| To do |
Set down a precise copy of the whole listing.

| Extracted records |
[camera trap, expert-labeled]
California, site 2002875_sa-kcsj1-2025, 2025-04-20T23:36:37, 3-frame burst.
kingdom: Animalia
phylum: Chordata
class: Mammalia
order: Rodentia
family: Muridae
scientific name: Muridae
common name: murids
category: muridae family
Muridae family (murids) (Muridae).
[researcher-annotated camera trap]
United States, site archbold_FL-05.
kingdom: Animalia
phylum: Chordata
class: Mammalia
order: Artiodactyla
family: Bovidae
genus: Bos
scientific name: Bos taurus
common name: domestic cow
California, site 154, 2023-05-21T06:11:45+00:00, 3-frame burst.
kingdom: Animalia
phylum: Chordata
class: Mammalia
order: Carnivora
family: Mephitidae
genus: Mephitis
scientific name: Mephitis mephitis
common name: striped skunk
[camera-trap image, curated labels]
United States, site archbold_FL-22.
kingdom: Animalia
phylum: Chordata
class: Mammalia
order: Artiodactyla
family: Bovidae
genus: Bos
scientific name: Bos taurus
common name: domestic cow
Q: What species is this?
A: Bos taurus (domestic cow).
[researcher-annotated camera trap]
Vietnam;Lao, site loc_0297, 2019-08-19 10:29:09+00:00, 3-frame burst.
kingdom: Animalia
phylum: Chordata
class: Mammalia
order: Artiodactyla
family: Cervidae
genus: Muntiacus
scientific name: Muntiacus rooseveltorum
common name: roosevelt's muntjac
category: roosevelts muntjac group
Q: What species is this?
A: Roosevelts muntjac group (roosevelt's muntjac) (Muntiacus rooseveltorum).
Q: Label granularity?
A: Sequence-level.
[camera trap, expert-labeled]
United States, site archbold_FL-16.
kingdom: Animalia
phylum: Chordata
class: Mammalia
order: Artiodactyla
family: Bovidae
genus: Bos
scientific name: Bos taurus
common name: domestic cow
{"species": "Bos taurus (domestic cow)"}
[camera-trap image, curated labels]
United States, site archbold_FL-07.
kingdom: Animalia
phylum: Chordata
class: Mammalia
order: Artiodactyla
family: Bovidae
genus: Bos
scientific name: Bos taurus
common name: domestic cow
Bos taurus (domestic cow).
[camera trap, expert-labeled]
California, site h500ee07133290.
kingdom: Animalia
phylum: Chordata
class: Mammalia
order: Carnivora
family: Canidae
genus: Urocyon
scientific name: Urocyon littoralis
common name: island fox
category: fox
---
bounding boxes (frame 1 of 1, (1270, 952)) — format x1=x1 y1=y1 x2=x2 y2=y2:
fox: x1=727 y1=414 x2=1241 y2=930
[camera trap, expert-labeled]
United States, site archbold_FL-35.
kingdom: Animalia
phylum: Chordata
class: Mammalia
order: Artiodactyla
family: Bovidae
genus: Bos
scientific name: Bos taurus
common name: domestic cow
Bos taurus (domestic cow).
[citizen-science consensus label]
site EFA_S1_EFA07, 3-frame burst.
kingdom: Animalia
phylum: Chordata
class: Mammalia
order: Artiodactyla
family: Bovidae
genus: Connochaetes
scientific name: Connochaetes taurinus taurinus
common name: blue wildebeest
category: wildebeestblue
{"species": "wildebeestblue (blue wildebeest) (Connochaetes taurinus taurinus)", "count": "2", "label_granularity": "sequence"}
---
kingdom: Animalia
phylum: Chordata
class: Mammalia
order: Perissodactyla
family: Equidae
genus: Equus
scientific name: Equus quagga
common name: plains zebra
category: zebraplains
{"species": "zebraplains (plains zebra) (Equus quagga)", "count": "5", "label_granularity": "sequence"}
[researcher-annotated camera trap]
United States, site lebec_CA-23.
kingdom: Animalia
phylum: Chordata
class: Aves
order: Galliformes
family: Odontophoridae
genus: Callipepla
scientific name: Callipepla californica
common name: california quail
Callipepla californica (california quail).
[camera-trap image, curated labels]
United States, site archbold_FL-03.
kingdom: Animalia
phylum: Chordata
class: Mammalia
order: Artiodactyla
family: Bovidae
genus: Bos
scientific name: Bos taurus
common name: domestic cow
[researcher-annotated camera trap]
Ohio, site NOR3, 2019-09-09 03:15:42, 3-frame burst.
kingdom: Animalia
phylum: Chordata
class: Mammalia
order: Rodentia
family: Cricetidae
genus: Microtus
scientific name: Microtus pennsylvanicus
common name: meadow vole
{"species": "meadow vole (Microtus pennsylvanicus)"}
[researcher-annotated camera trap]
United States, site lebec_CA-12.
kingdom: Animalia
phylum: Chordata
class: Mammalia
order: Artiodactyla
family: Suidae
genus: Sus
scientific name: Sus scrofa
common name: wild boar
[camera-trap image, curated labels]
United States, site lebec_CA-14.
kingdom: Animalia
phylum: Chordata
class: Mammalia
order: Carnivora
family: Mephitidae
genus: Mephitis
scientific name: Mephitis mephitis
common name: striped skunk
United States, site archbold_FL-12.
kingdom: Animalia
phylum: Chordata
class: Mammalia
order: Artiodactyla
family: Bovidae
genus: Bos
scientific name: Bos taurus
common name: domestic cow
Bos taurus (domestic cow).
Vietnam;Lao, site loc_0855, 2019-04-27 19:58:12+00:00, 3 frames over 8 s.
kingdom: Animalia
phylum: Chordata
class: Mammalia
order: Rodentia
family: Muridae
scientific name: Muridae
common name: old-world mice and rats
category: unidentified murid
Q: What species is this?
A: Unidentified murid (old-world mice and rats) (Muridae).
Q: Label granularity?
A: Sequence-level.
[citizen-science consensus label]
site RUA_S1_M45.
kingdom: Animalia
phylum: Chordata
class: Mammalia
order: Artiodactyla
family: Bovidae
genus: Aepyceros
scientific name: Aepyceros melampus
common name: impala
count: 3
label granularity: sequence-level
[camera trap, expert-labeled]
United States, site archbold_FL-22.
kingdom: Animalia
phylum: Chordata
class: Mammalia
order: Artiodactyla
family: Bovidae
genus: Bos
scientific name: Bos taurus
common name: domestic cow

| Problem solution |
[camera trap, expert-labeled]
California, site 2002875_sa-kcsj1-2025, 2025-04-20T23:36:37, 3-frame burst.
kingdom: Animalia
phylum: Chordata
class: Mammalia
order: Rodentia
family: Muridae
scientific name: Muridae
common name: murids
category: muridae family
Muridae family (murids) (Muridae).
[researcher-annotated camera trap]
United States, site archbold_FL-05.
kingdom: Animalia
phylum: Chordata
class: Mammalia
order: Artiodactyla
family: Bovidae
genus: Bos
scientific name: Bos taurus
common name: domestic cow
California, site 154, 2023-05-21T06:11:45+00:00, 3-frame burst.
kingdom: Animalia
phylum: Chordata
class: Mammalia
order: Carnivora
family: Mephitidae
genus: Mephitis
scientific name: Mephitis mephitis
common name: striped skunk
[camera-trap image, curated labels]
United States, site archbold_FL-22.
kingdom: Animalia
phylum: Chordata
class: Mammalia
order: Artiodactyla
family: Bovidae
genus: Bos
scientific name: Bos taurus
common name: domestic cow
Q: What species is this?
A: Bos taurus (domestic cow).
[researcher-annotated camera trap]
Vietnam;Lao, site loc_0297, 2019-08-19 10:29:09+00:00, 3-frame burst.
kingdom: Animalia
phylum: Chordata
class: Mammalia
order: Artiodactyla
family: Cervidae
genus: Muntiacus
scientific name: Muntiacus rooseveltorum
common name: roosevelt's muntjac
category: roosevelts muntjac group
Q: What species is this?
A: Roosevelts muntjac group (roosevelt's muntjac) (Muntiacus rooseveltorum).
Q: Label granularity?
A: Sequence-level.
[camera trap, expert-labeled]
United States, site archbold_FL-16.
kingdom: Animalia
phylum: Chordata
class: Mammalia
order: Artiodactyla
family: Bovidae
genus: Bos
scientific name: Bos taurus
common name: domestic cow
{"species": "Bos taurus (domestic cow)"}
[camera-trap image, curated labels]
United States, site archbold_FL-07.
kingdom: Animalia
phylum: Chordata
class: Mammalia
order: Artiodactyla
family: Bovidae
genus: Bos
scientific name: Bos taurus
common name: domestic cow
Bos taurus (domestic cow).
[camera trap, expert-labeled]
California, site h500ee07133290.
kingdom: Animalia
phylum: Chordata
class: Mammalia
order: Carnivora
family: Canidae
genus: Urocyon
scientific name: Urocyon littoralis
common name: island fox
category: fox
---
bounding boxes (frame 1 of 1, (1270, 952)) — format x1=x1 y1=y1 x2=x2 y2=y2:
fox: x1=727 y1=414 x2=1241 y2=930
[camera trap, expert-labeled]
United States, site archbold_FL-35.
kingdom: Animalia
phylum: Chordata
class: Mammalia
order: Artiodactyla
family: Bovidae
genus: Bos
scientific name: Bos taurus
common name: domestic cow
Bos taurus (domestic cow).
[citizen-science consensus label]
site EFA_S1_EFA07, 3-frame burst.
kingdom: Animalia
phylum: Chordata
class: Mammalia
order: Artiodactyla
family: Bovidae
genus: Connochaetes
scientific name: Connochaetes taurinus taurinus
common name: blue wildebeest
category: wildebeestblue
{"species": "wildebeestblue (blue wildebeest) (Connochaetes taurinus taurinus)", "count": "2", "label_granularity": "sequence"}
---
kingdom: Animalia
phylum: Chordata
class: Mammalia
order: Perissodactyla
family: Equidae
genus: Equus
scientific name: Equus quagga
common name: plains zebra
category: zebraplains
{"species": "zebraplains (plains zebra) (Equus quagga)", "count": "5", "label_granularity": "sequence"}
[researcher-annotated camera trap]
United States, site lebec_CA-23.
kingdom: Animalia
phylum: Chordata
class: Aves
order: Galliformes
family: Odontophoridae
genus: Callipepla
scientific name: Callipepla californica
common name: california quail
Callipepla californica (california quail).
[camera-trap image, curated labels]
United States, site archbold_FL-03.
kingdom: Animalia
phylum: Chordata
class: Mammalia
order: Artiodactyla
family: Bovidae
genus: Bos
scientific name: Bos taurus
common name: domestic cow
[researcher-annotated camera trap]
Ohio, site NOR3, 2019-09-09 03:15:42, 3-frame burst.
kingdom: Animalia
phylum: Chordata
class: Mammalia
order: Rodentia
family: Cricetidae
genus: Microtus
scientific name: Microtus pennsylvanicus
common name: meadow vole
{"species": "meadow vole (Microtus pennsylvanicus)"}
[researcher-annotated camera trap]
United States, site lebec_CA-12.
kingdom: Animalia
phylum: Chordata
class: Mammalia
order: Artiodactyla
family: Suidae
genus: Sus
scientific name: Sus scrofa
common name: wild boar
[camera-trap image, curated labels]
United States, site lebec_CA-14.
kingdom: Animalia
phylum: Chordata
class: Mammalia
order: Carnivora
family: Mephitidae
genus: Mephitis
scientific name: Mephitis mephitis
common name: striped skunk
United States, site archbold_FL-12.
kingdom: Animalia
phylum: Chordata
class: Mammalia
order: Artiodactyla
family: Bovidae
genus: Bos
scientific name: Bos taurus
common name: domestic cow
Bos taurus (domestic cow).
Vietnam;Lao, site loc_0855, 2019-04-27 19:58:12+00:00, 3 frames over 8 s.
kingdom: Animalia
phylum: Chordata
class: Mammalia
order: Rodentia
family: Muridae
scientific name: Muridae
common name: old-world mice and rats
category: unidentified murid
Q: What species is this?
A: Unidentified murid (old-world mice and rats) (Muridae).
Q: Label granularity?
A: Sequence-level.
[citizen-science consensus label]
site RUA_S1_M45.
kingdom: Animalia
phylum: Chordata
class: Mammalia
order: Artiodactyla
family: Bovidae
genus: Aepyceros
scientific name: Aepyceros melampus
common name: impala
count: 3
label granularity: sequence-level
[camera trap, expert-labeled]
United States, site archbold_FL-22.
kingdom: Animalia
phylum: Chordata
class: Mammalia
order: Artiodactyla
family: Bovidae
genus: Bos
scientific name: Bos taurus
common name: domestic cow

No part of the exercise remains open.